Serum concentrations of prostate specific antigen and its complex with alpha 1-antichymotrypsin before diagnosis of prostate cancer.

Prostate cancer can be detected at an early, potentially curable stage by screening based on digital rectal examination and serum prostate specific antigen (PSA). The value of screening appears doubtful, based on high 10-year survival rates in selected cases of early prostate cancer, but this follow-up time may be insufficient. By linking the information on 21172 men who took part in a screening examination in Finland, 1968-73, with data from the Finnish Cancer Registry, 44 cases of prostate cancer diagnosed up to 1980 were identified. Serum samples from cancer cases and from 74 controls matched for age and time of sampling were assayed for PSA and its complex with alpha 1-antichymotrypsin (PSA-ACT). With a cut-off for PSA of 2.5 micrograms/L giving 92% specificity, 95% of the cancers developing within the first 5 years, and 52% developing in 6-10 years tested positive. As a potential screening test with a 5-year interval for men under 65, the sensitivity would be 92% and specificity 97%. The ratio of PSA-ACT to total PSA was lower in controls than in patients with cancer. Using this ratio, we could eliminate half of the false-positive results in the range 2.5-25 micrograms/L without loss of sensitivity.
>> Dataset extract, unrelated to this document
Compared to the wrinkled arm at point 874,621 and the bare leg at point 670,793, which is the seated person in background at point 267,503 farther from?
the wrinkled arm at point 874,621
Cancer was typically diagnosed 5-10 years after PSA exceeded 2.5 micrograms/L, and the median survival after diagnosis was 3.6 years. 10-year survival after drawing the sample was 71% in cancer cases with a PSA concentration less than 4 micrograms/L and 48% in those with higher concentrations. The corresponding figures at 15 years were 53% and 27%, and at 20 years 43% and 18%, respectively. These results suggest it is advisable to confine screening for prostate cancer to men with a life expectancy of clearly more than 10 years--ie, younger men, who have the greatest chance to benefit from early detection.